The negative anomaly associated with the Worcester Basin/Graben has sharp margins and is particularly pronounced. Work by researchers, Cook and Thirlaway and also by Brooks in the 1950s and 1960s resulted in estimates of the thickness of the sedimentary rock sequence in the basin. Models for the structure of the basin are in part based on their interpretation of the gravity anomaly together with data from seismic surveys and a borehole at Kempsey.

The Lairg Gravity Low is suspected to be due to a buried impact crater 40 kilometres in diameter.

==Positive anomalies==
Positive gravity anomalies are associated with areas where Precambrian basement rocks are at or near the surface or where volumes of basalt or other similarly dense rocks have been put in place.
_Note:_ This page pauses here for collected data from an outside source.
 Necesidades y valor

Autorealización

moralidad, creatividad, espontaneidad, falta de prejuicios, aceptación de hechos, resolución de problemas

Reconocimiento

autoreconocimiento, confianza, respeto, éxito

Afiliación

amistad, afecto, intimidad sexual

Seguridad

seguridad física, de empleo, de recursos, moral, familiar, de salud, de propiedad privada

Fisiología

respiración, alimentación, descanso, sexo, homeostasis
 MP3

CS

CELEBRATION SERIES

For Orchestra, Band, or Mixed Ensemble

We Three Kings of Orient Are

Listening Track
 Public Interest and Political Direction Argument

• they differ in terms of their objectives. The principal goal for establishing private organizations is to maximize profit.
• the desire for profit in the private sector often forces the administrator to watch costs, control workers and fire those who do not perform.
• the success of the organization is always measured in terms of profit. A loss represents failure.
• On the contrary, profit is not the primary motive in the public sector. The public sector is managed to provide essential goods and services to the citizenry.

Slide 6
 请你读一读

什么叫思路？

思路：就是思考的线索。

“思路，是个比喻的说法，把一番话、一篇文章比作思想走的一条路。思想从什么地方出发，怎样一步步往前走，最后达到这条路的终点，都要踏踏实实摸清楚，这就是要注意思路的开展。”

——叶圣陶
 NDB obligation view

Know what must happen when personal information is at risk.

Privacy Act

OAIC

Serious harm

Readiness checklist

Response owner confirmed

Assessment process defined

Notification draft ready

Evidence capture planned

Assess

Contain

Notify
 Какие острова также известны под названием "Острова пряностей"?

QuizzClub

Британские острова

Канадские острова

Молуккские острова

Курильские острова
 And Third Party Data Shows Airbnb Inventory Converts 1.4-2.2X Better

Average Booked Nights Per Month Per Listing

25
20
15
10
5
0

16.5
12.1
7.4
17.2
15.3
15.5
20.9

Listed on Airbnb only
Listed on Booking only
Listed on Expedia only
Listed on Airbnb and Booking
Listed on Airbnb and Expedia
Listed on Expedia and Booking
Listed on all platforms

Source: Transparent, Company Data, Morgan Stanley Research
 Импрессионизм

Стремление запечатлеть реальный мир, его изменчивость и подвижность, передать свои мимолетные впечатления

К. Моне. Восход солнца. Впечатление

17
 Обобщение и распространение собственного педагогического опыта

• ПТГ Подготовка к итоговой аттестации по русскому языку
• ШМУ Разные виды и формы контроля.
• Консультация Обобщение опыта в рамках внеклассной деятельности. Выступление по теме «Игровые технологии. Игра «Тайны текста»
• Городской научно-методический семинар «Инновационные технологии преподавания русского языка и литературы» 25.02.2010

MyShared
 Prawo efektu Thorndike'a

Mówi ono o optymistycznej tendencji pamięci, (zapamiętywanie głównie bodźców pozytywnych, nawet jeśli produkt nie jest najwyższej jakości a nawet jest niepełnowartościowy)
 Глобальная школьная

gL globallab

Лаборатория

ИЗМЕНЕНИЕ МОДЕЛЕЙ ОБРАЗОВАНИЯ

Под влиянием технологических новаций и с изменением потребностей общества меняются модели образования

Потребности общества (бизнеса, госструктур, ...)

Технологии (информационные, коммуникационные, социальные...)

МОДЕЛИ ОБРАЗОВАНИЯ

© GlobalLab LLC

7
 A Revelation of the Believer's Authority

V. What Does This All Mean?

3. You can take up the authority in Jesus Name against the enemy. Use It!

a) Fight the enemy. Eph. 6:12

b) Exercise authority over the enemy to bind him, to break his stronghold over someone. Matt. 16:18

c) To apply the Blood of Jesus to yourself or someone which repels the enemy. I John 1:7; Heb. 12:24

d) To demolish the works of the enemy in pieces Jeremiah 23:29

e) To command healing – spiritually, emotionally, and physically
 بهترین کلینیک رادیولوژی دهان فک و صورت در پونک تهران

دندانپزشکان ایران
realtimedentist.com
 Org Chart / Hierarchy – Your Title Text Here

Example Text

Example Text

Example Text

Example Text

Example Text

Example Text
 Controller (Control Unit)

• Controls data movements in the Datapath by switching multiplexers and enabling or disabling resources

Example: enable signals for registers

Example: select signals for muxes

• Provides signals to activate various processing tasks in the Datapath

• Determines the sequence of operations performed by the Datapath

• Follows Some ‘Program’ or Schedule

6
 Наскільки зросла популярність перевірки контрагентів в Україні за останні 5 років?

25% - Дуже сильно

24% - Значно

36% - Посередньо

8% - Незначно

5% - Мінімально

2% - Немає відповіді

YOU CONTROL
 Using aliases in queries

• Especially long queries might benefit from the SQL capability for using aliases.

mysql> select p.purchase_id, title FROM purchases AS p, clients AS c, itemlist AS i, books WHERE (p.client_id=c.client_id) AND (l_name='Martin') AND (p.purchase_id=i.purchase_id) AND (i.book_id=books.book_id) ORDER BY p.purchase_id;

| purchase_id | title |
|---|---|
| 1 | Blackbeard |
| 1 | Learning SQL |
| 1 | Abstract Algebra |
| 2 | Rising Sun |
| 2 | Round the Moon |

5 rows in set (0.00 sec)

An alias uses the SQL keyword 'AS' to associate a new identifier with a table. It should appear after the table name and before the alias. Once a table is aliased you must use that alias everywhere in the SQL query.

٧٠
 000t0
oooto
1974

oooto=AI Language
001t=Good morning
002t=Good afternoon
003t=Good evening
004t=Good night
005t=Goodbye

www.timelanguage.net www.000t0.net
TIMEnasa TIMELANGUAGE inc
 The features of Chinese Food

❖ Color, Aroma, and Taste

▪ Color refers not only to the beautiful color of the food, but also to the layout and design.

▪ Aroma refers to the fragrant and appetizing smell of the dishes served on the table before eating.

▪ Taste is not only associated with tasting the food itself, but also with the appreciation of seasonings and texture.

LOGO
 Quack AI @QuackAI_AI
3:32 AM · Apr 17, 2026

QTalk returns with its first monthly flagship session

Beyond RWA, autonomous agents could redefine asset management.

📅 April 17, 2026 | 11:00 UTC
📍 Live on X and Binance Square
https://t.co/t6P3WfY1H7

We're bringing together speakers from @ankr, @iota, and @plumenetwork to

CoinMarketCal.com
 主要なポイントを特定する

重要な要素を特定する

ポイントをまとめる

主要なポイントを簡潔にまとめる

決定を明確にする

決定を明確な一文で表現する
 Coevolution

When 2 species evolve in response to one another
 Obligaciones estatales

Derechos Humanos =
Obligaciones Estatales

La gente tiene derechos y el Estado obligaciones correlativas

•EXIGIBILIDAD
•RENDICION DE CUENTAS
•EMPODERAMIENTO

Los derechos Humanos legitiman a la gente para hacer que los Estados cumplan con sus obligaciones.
Intense gravity highs coincide with a series of Palaeogene volcanic centres associated with the opening of the Atlantic Ocean and including those at:
- Skye
- St Kilda
- Ardnamurchan
- Rùm
- Dubh Artach
- Isle of Mull
- Isle of Arran
- Lundy
- Anton Dohrn Seamount
- Rosemary Bank

The discovery of another volcanic centre, the wholly submarine Blackstones Bank Central Complex, was achieved through combining the results of magnetic, seismic and gravity surveys; its large positive gravity anomaly suggesting that it was a candidate site for further research.

In addition, intense gravity highs are associated with the Anton Dohrn and Hebrides Terrace seamounts. Gravity anomalies also accompany major lineaments, notably those associated with the Scottish Caledonides and including Great Glen Fault, Walls Boundary Fault, Highland Boundary Fault and Southern Uplands Fault.